*Task list*:
#1 According to the essay about a Palestinian Christian's Christmas in Jerusalem, what is Easter called in Arabic?
#2 Carry on writing the essay about a Palestinian Christian's Christmas in Jerusalem from the point where it stops.

*Selected extract*:
** start **

I was on my way to enter my house when a neighbour stopped me and pointed to my Christmas tree that was visible from the window, and said: “your Christmas tree is offensive to me and my family”. His tone suggested that I should take it down. I was taken back by his comment and did not know what to answer. It was the first time I had ever heard such a thing. Since when was my Christmas tree offensive? And on what grounds can he tell me what I can and cannot put in my own house or how I should observe my religious tradition?
This was the conversation between myself, a Palestinian Christian living in the city of Jerusalem and my fellow Orthodox Jewish neighbour. The point here is not to suggest that all Israeli Jews are hostile to Christianity or decorated trees, for at the same Christmas season, I was asked by teachers to introduce the Christmas holiday in a Jewish-Israeli school my sons attended. Nevertheless, as a minority living in Palestine/Israel, these are often the encounters I have with the other two majority groups, Palestinian Muslims and Israeli Jews.
These types of encounters encourage me to rethink what the Christmas holiday means to me as a Palestinian Christian living in the ‘Holy Land’, and how my fellow neighbours understand it as well. For us Christians in the Middle East, Christmas was always shadowed by Easter. Even in Arabic we call Easter the Big Holiday and Christmas the Little Holiday (عيد الكبير وعيد الصغير). Likewise, theologically speaking, Easter always meant more sense to us and a reason for rejoicing. The crucifixion, burial and resurrection always were central to our Palestinian Christian identity. Especially as I grow up in the Greek Orthodox Church that my forefathers built.

** end **

*Information supplied*:
** start **

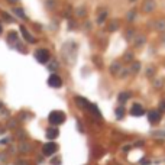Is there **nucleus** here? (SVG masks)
I'll return each instance as SVG.
<instances>
[{
  "label": "nucleus",
  "instance_id": "7",
  "mask_svg": "<svg viewBox=\"0 0 165 165\" xmlns=\"http://www.w3.org/2000/svg\"><path fill=\"white\" fill-rule=\"evenodd\" d=\"M58 135H59V130H58L57 127H49V129H46V138H48V139H55Z\"/></svg>",
  "mask_w": 165,
  "mask_h": 165
},
{
  "label": "nucleus",
  "instance_id": "14",
  "mask_svg": "<svg viewBox=\"0 0 165 165\" xmlns=\"http://www.w3.org/2000/svg\"><path fill=\"white\" fill-rule=\"evenodd\" d=\"M152 9H154V1H148L145 4V12H151Z\"/></svg>",
  "mask_w": 165,
  "mask_h": 165
},
{
  "label": "nucleus",
  "instance_id": "16",
  "mask_svg": "<svg viewBox=\"0 0 165 165\" xmlns=\"http://www.w3.org/2000/svg\"><path fill=\"white\" fill-rule=\"evenodd\" d=\"M127 99H129V96H127L126 93H122V94L119 96V101H122V103H123V101H126Z\"/></svg>",
  "mask_w": 165,
  "mask_h": 165
},
{
  "label": "nucleus",
  "instance_id": "17",
  "mask_svg": "<svg viewBox=\"0 0 165 165\" xmlns=\"http://www.w3.org/2000/svg\"><path fill=\"white\" fill-rule=\"evenodd\" d=\"M51 164H52V165H58V164H61V159H59V158H54V159L51 161Z\"/></svg>",
  "mask_w": 165,
  "mask_h": 165
},
{
  "label": "nucleus",
  "instance_id": "20",
  "mask_svg": "<svg viewBox=\"0 0 165 165\" xmlns=\"http://www.w3.org/2000/svg\"><path fill=\"white\" fill-rule=\"evenodd\" d=\"M1 31H3V29H1V25H0V34H1Z\"/></svg>",
  "mask_w": 165,
  "mask_h": 165
},
{
  "label": "nucleus",
  "instance_id": "4",
  "mask_svg": "<svg viewBox=\"0 0 165 165\" xmlns=\"http://www.w3.org/2000/svg\"><path fill=\"white\" fill-rule=\"evenodd\" d=\"M48 84H49V87H52V88H59V87L62 85V80H61L59 76L52 74V76H49V78H48Z\"/></svg>",
  "mask_w": 165,
  "mask_h": 165
},
{
  "label": "nucleus",
  "instance_id": "18",
  "mask_svg": "<svg viewBox=\"0 0 165 165\" xmlns=\"http://www.w3.org/2000/svg\"><path fill=\"white\" fill-rule=\"evenodd\" d=\"M159 110H161V112H165V101H162V103L159 104Z\"/></svg>",
  "mask_w": 165,
  "mask_h": 165
},
{
  "label": "nucleus",
  "instance_id": "12",
  "mask_svg": "<svg viewBox=\"0 0 165 165\" xmlns=\"http://www.w3.org/2000/svg\"><path fill=\"white\" fill-rule=\"evenodd\" d=\"M13 12H15V13H16V15L20 17V19H26V16H25V12H23L22 9H19V7H15V9H13Z\"/></svg>",
  "mask_w": 165,
  "mask_h": 165
},
{
  "label": "nucleus",
  "instance_id": "15",
  "mask_svg": "<svg viewBox=\"0 0 165 165\" xmlns=\"http://www.w3.org/2000/svg\"><path fill=\"white\" fill-rule=\"evenodd\" d=\"M139 68H141V64H139V62H135V64L132 65V71H133V73H138Z\"/></svg>",
  "mask_w": 165,
  "mask_h": 165
},
{
  "label": "nucleus",
  "instance_id": "6",
  "mask_svg": "<svg viewBox=\"0 0 165 165\" xmlns=\"http://www.w3.org/2000/svg\"><path fill=\"white\" fill-rule=\"evenodd\" d=\"M143 113H145V110H143V107L139 106V104H135V106H132V109H130V115H132V116H142Z\"/></svg>",
  "mask_w": 165,
  "mask_h": 165
},
{
  "label": "nucleus",
  "instance_id": "2",
  "mask_svg": "<svg viewBox=\"0 0 165 165\" xmlns=\"http://www.w3.org/2000/svg\"><path fill=\"white\" fill-rule=\"evenodd\" d=\"M35 58H36L38 62H41V64H46V62L49 61V52H48V49H45V48L38 49V51L35 52Z\"/></svg>",
  "mask_w": 165,
  "mask_h": 165
},
{
  "label": "nucleus",
  "instance_id": "5",
  "mask_svg": "<svg viewBox=\"0 0 165 165\" xmlns=\"http://www.w3.org/2000/svg\"><path fill=\"white\" fill-rule=\"evenodd\" d=\"M148 117H149V122L151 123L157 124V123H159V120H161V113L159 112H151L148 115Z\"/></svg>",
  "mask_w": 165,
  "mask_h": 165
},
{
  "label": "nucleus",
  "instance_id": "3",
  "mask_svg": "<svg viewBox=\"0 0 165 165\" xmlns=\"http://www.w3.org/2000/svg\"><path fill=\"white\" fill-rule=\"evenodd\" d=\"M57 149H58L57 143H54V142H48V143H45V145H43L42 152H43V155H45V157H51V155H54V154L57 152Z\"/></svg>",
  "mask_w": 165,
  "mask_h": 165
},
{
  "label": "nucleus",
  "instance_id": "19",
  "mask_svg": "<svg viewBox=\"0 0 165 165\" xmlns=\"http://www.w3.org/2000/svg\"><path fill=\"white\" fill-rule=\"evenodd\" d=\"M9 1H10V3H13V1H17V0H9Z\"/></svg>",
  "mask_w": 165,
  "mask_h": 165
},
{
  "label": "nucleus",
  "instance_id": "8",
  "mask_svg": "<svg viewBox=\"0 0 165 165\" xmlns=\"http://www.w3.org/2000/svg\"><path fill=\"white\" fill-rule=\"evenodd\" d=\"M20 32H22L23 38H25L26 41L29 42V43H34V42H35V39H34V36H32V35H31V34H29V32H28V31L25 29V26H22V28H20Z\"/></svg>",
  "mask_w": 165,
  "mask_h": 165
},
{
  "label": "nucleus",
  "instance_id": "10",
  "mask_svg": "<svg viewBox=\"0 0 165 165\" xmlns=\"http://www.w3.org/2000/svg\"><path fill=\"white\" fill-rule=\"evenodd\" d=\"M90 110H91V113H93V116L96 115V117H97V120H100L101 119V115H100V112H99V109H97V106L96 104H90V107H88Z\"/></svg>",
  "mask_w": 165,
  "mask_h": 165
},
{
  "label": "nucleus",
  "instance_id": "9",
  "mask_svg": "<svg viewBox=\"0 0 165 165\" xmlns=\"http://www.w3.org/2000/svg\"><path fill=\"white\" fill-rule=\"evenodd\" d=\"M76 103L80 106V109H88L90 107V103L85 99H81V97H76Z\"/></svg>",
  "mask_w": 165,
  "mask_h": 165
},
{
  "label": "nucleus",
  "instance_id": "1",
  "mask_svg": "<svg viewBox=\"0 0 165 165\" xmlns=\"http://www.w3.org/2000/svg\"><path fill=\"white\" fill-rule=\"evenodd\" d=\"M48 120H49V123H51V124L57 126V124H61V123H64V122H65V115H64V112L54 110V112H51V113H49Z\"/></svg>",
  "mask_w": 165,
  "mask_h": 165
},
{
  "label": "nucleus",
  "instance_id": "11",
  "mask_svg": "<svg viewBox=\"0 0 165 165\" xmlns=\"http://www.w3.org/2000/svg\"><path fill=\"white\" fill-rule=\"evenodd\" d=\"M32 149V145L29 143V142H23L22 145H20V151L22 152H29Z\"/></svg>",
  "mask_w": 165,
  "mask_h": 165
},
{
  "label": "nucleus",
  "instance_id": "13",
  "mask_svg": "<svg viewBox=\"0 0 165 165\" xmlns=\"http://www.w3.org/2000/svg\"><path fill=\"white\" fill-rule=\"evenodd\" d=\"M123 115H124L123 107H119V109H116V116H117L119 119H122V117H123Z\"/></svg>",
  "mask_w": 165,
  "mask_h": 165
}]
</instances>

** end **

*Task-by-task results*:
#1 The Big Holiday.

#2
I remember as a little boy receiving a package full of Christmas decorations from relatives that had immigrated to the UK. This was something completely new for us in the old Palestinian city of Lydda, for we had never decorated our home for such an occasion. The decorations were such a new element in our Christmas celebration that friends and family came from all around the city to see what we had put up in our home. This was only the beginning of the strong western influence on how we celebrate Christmas in the land Christ grew up in.
As Christmas became such a huge phenomenon in the West and in popular culture, Jews and Muslims would always come to me asking questions about what this holiday meant and how I celebrated it. Often, my fellow Muslim neighbours would even wear Christmas hats and come to see the celebrations in Nazareth and Bethlehem. As Jesus was also a prophet in Islam, some more secular orientated Muslims would also join in the celebrations.
All of this attention from my Jewish and Muslim neighbours, both positive and negative, forced me to explore and study the Christmas story more closely. To my surprise, the Christmas message was far more powerful and relevant to the situation in Palestine/Israel than I thought. It took me time to realise its significance and wonder. While the Christmas story preached by popular and western culture was one of comfort, simplicity and kindness, the Christmas story I discovered was unravelled in a context of discomfort, complexity and oppression. A context that I could identify a lot more as a Palestinian Christian who faces numerus challenges and as a minority who is discriminated.
The people of Israel in the second temple period were under occupation, oppression and despair. The Roman Empire dictated every aspect of life and enforced its will by the sword. The emperor Augustus was considered a god and required worship from Roman citizens. In addition, the local Jewish leadership at the temple were fixated with maintaining the position and influence they had through negotiation with King Herod and the Romans, and by doing so, missing what God was doing through history and expecting the Messiah to overthrow the Romans with military force. Also today, people are obsessed and drawn to political power which demands a certain amount of loyalty.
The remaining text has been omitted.